Excerpted passage:
--- start ---

The CIA's latest "ghost detainee"

New details confirm a CIA prisoner disappeared in U.S. custody for months, renewing suspicions the agency could be violating the law and using torture.

By Mark Benjamin


May 22, 2007 | WASHINGTON -- In late April the Pentagon announced with fanfare that Abd al-Hadi al-Iraqi, a former top advisor to Osama bin Laden, was in custody at the military prison at Guantánamo Bay, Cuba. Although al-Hadi was "one of al-Qaida's highest ranking and experienced senior operatives" and may have been planning attacks on Western targets at the time of his capture, he would be treated humanely, the Pentagon said. Military officials had alerted the International Committee of the Red Cross that al-Hadi was in their custody, and said they would grant the Red Cross access to monitor his treatment.

--- end ---

Exercise requirements:
1 - Answer the following questions using the article on the CIA's latest "ghost detainee":
(a) Who is credited as the author?
(b) According to the Pentagon's April announcement, at which facility was Abd al-Hadi al-Iraqi held?
(c) Which organization did military officials say they had alerted and would grant access to monitor his treatment?
2 - Transcribe the article on the CIA's latest "ghost detainee" word for word, from "The CIA's latest" up to and including "monitor his treatment.".

Collected material:
--- start ---

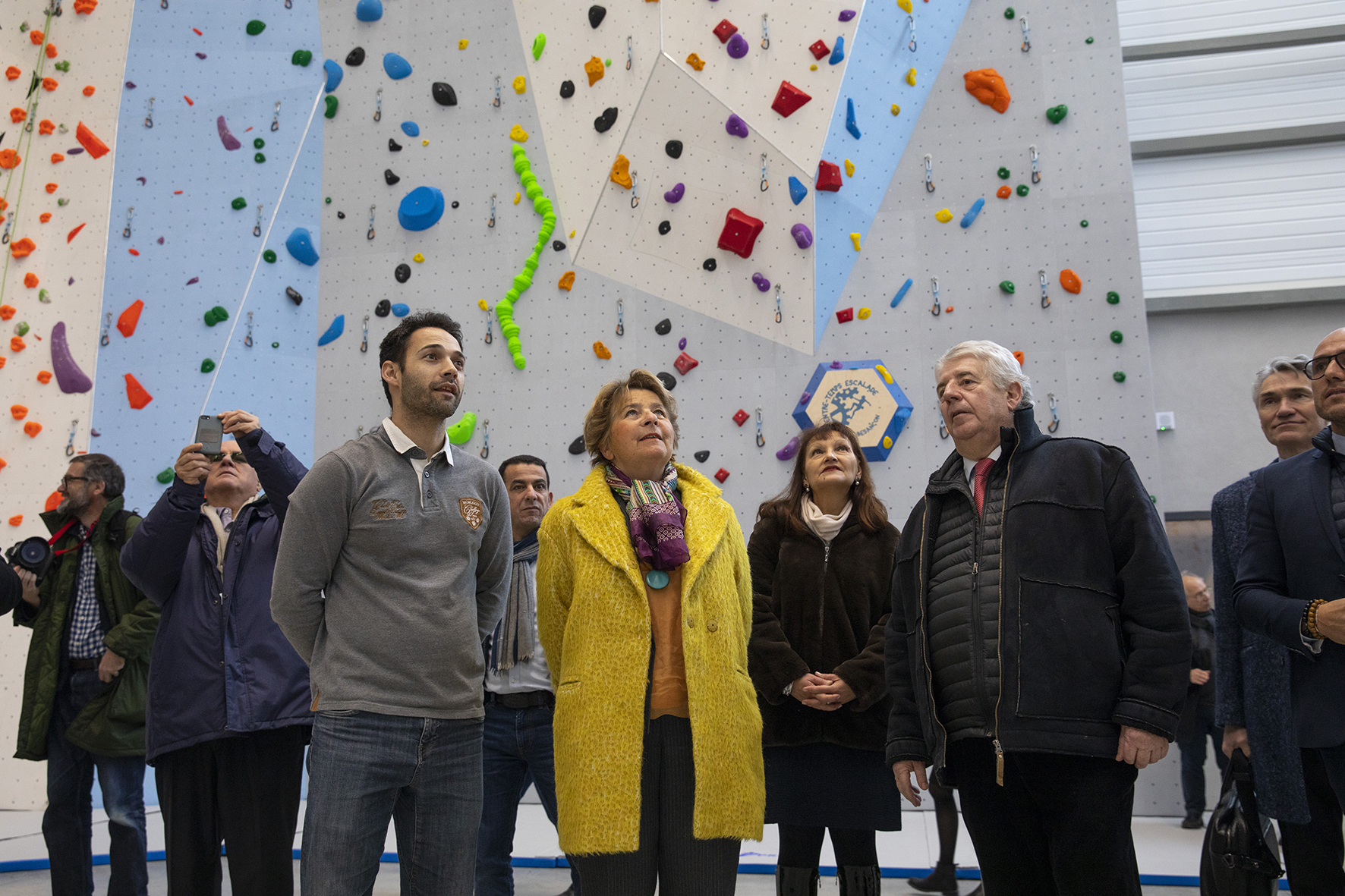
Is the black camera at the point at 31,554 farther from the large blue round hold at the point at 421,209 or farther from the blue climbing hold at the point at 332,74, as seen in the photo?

--- end ---

Solutions to the problems:
1 -
(a) Mark Benjamin
(b) The military prison at Guantánamo Bay, Cuba
(c) The International Committee of the Red Cross

2 -
The CIA's latest "ghost detainee"

New details confirm a CIA prisoner disappeared in U.S. custody for months, renewing suspicions the agency could be violating the law and using torture.

By Mark Benjamin


May 22, 2007 | WASHINGTON -- In late April the Pentagon announced with fanfare that Abd al-Hadi al-Iraqi, a former top advisor to Osama bin Laden, was in custody at the military prison at Guantánamo Bay, Cuba. Although al-Hadi was "one of al-Qaida's highest ranking and experienced senior operatives" and may have been planning attacks on Western targets at the time of his capture, he would be treated humanely, the Pentagon said. Military officials had alerted the International Committee of the Red Cross that al-Hadi was in their custody, and said they would grant the Red Cross access to monitor his treatment.